Anthea tapped quickly on her Blackberry as they arrived at the car, and when they had all clambered in the back, she reached out and laid her hand on John’s forearm. “Thank you, Dr. Watson,” she said sincerely.
John gave her a brief but honest smile. “You’re welcome,” he said, and Anthea smiled back at him before sitting back and resuming her typing.
“The next thing you know, Mycroft will have hired you as his private physician,” Sherlock said acerbically, and John turned to him with a stern glare.
“You’re getting subjected to the exact same thing once we get home, and so help me, Sherlock Holmes, if you argue with me I will treat you by force. Don’t think I can’t. Right now just about anyone could take you down with the right pressure points, and I am not just anyone,” John snapped. His anxiety over Sherlock’s physical state was very real, and he knew from long experience how terrible Sherlock was at taking care of himself.

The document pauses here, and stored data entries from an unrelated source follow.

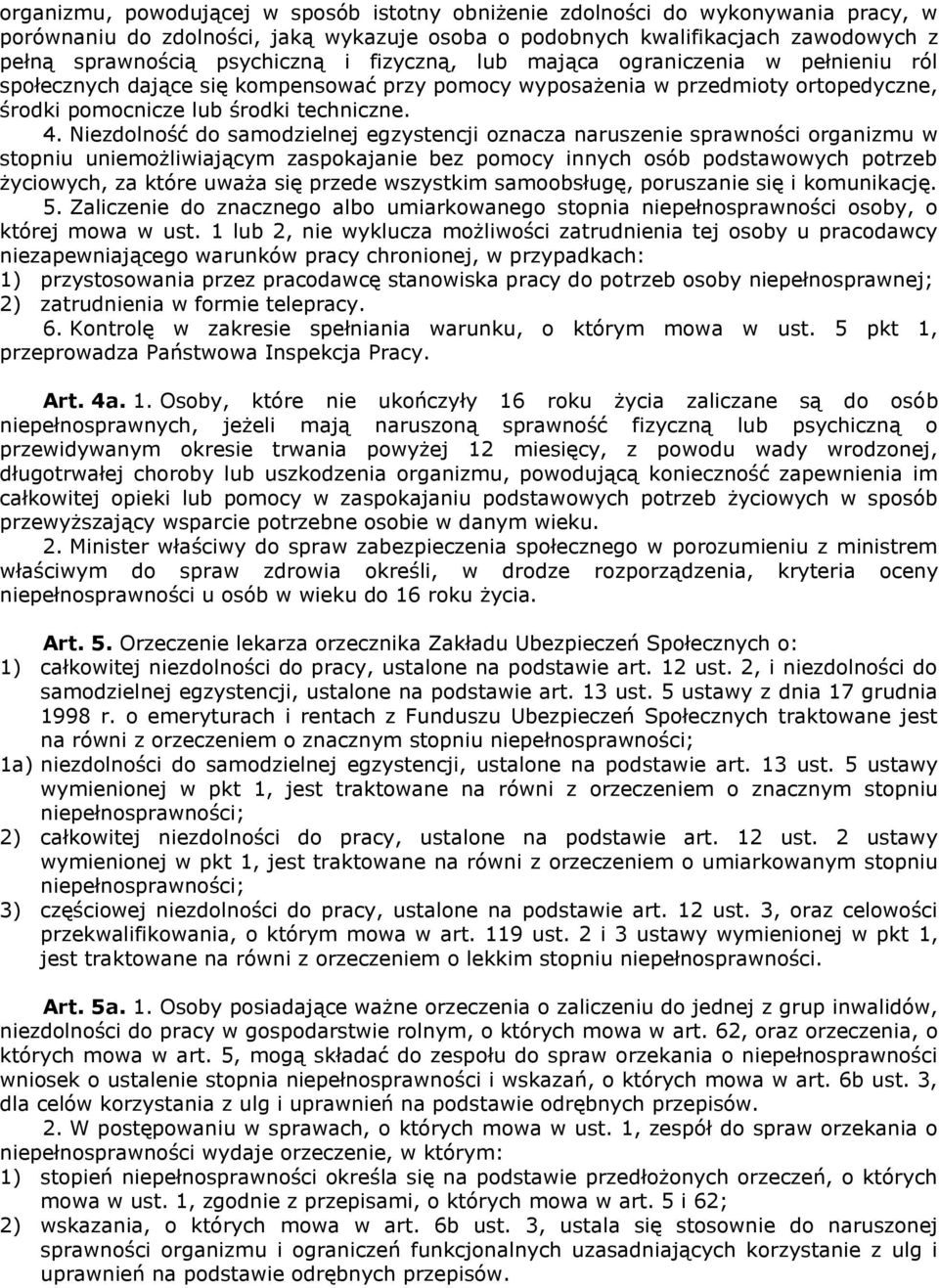 organizmu, powodującej w sposób istotny obniżenie zdolności do wykonywania pracy, w porównaniu do zdolności, jaką wykazuje osoba o podobnych kwalifikacjach zawodowych z pełną sprawnością psychiczną i fizyczną, lub mająca ograniczenia w pełnieniu ról społecznych dające się kompensować przy pomocy wyposażenia w przedmioty ortopedyczne, środki pomocnicze lub środki techniczne.

4. Niezdolność do samodzielnej egzystencji oznacza naruszenie sprawności organizmu w stopniu uniemożliwiającym zaspokajanie bez pomocy innych osób podstawowych potrzeb życiowych, za które uważa się przede wszystkim samoobsługę, poruszanie się i komunikację.

5. Zaliczenie do znacznego albo umiarkowanego stopnia niepełnosprawności osoby, o której mowa w ust. 1 lub 2, nie wyklucza możliwości zatrudnienia tej osoby u pracodawcy niezapewniającego warunków pracy chronionej, w przypadkach:
1) przystosowania przez pracodawcę stanowiska pracy do potrzeb osoby niepełnosprawnej;
2) zatrudnienia w formie telepracy.

6. Kontrolę w zakresie spełniania warunku, o którym mowa w ust. 5 pkt 1, przeprowadza Państwowa Inspekcja Pracy.

Art. 4a. 1. Osoby, które nie ukończyły 16 roku życia zaliczane są do osób niepełnosprawnych, jeżeli mają naruszoną sprawność fizyczną lub psychiczną o przewidywanym okresie trwania powyżej 12 miesięcy, z powodu wady wrodzonej, długotrwałej choroby lub uszkodzenia organizmu, powodującą konieczność zapewnienia im całkowitej opieki lub pomocy w zaspokajaniu podstawowych potrzeb życiowych w sposób przewyższający wsparcie potrzebne osobie w danym wieku.

2. Minister właściwy do spraw zabezpieczenia społecznego w porozumieniu z ministrem właściwym do spraw zdrowia określi, w drodze rozporządzenia, kryteria oceny niepełnosprawności u osób w wieku do 16 roku życia.

Art. 5. Orzeczenie lekarza orzecznika Zakładu Ubezpieczeń Społecznych o:
1) całkowitej niezdolności do pracy, ustalone na podstawie art. 12 ust. 2, i niezdolności do samodzielnej egzystencji, ustalone na podstawie art. 13 ust. 5 ustawy z dnia 17 grudnia 1998 r. o emeryturach i rentach z Funduszu Ubezpieczeń Społecznych traktowane jest na równi z orzeczeniem o znacznym stopniu niepełnosprawności;
1a) niezdolności do samodzielnej egzystencji, ustalone na podstawie art. 13 ust. 5 ustawy wymienionej w pkt 1, jest traktowane na równi z orzeczeniem o znacznym stopniu niepełnosprawności;
2) całkowitej niezdolności do pracy, ustalone na podstawie art. 12 ust. 2 ustawy wymienionej w pkt 1, jest traktowane na równi z orzeczeniem o umiarkowanym stopniu niepełnosprawności;
3) częściowej niezdolności do pracy, ustalone na podstawie art. 12 ust. 3, oraz celowości przekwalifikowania, o którym mowa w art. 119 ust. 2 i 3 ustawy wymienionej w pkt 1, jest traktowane na równi z orzeczeniem o lekkim stopniu niepełnosprawności.

Art. 5a. 1. Osoby posiadające ważne orzeczenia o zaliczeniu do jednej z grup inwalidów, niezdolności do pracy w gospodarstwie rolnym, o których mowa w art. 62, oraz orzeczenia, o których mowa w art. 5, mogą składać do zespołu do spraw orzekania o niepełnosprawności wniosek o ustalenie stopnia niepełnosprawności i wskazań, o których mowa w art. 6b ust. 3, dla celów korzystania z ulg i uprawnień na podstawie odrębnych przepisów.

2. W postępowaniu w sprawach, o których mowa w ust. 1, zespół do spraw orzekania o niepełnosprawności wydaje orzeczenie, w którym:
1) stopień niepełnosprawności określa się na podstawie przedłożonych orzeczeń, o których mowa w ust. 1, zgodnie z przepisami, o których mowa w art. 5 i 62;
2) wskazania, o których mowa w art. 6b ust. 3, ustala się stosownie do naruszonej sprawności organizmu i ograniczeń funkcjonalnych uzasadniających korzystanie z ulg i uprawnień na podstawie odrębnych przepisów.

He was expecting an argument, but Sherlock merely smiled and closed his eyes, leaning his head against the headrest. “I wouldn’t dream of it, my dear doctor,” he murmured. “I could never mistake you for just anyone.”
Warmth coursed through John at the endearment, and he looked out the window with a small smile, studiously avoiding Anthea’s raised eyebrows - but his hand found Sherlock’s again, hidden underneath the folds of the Belstaff, and they stayed that way quite comfortably until the car arrived at their first destination.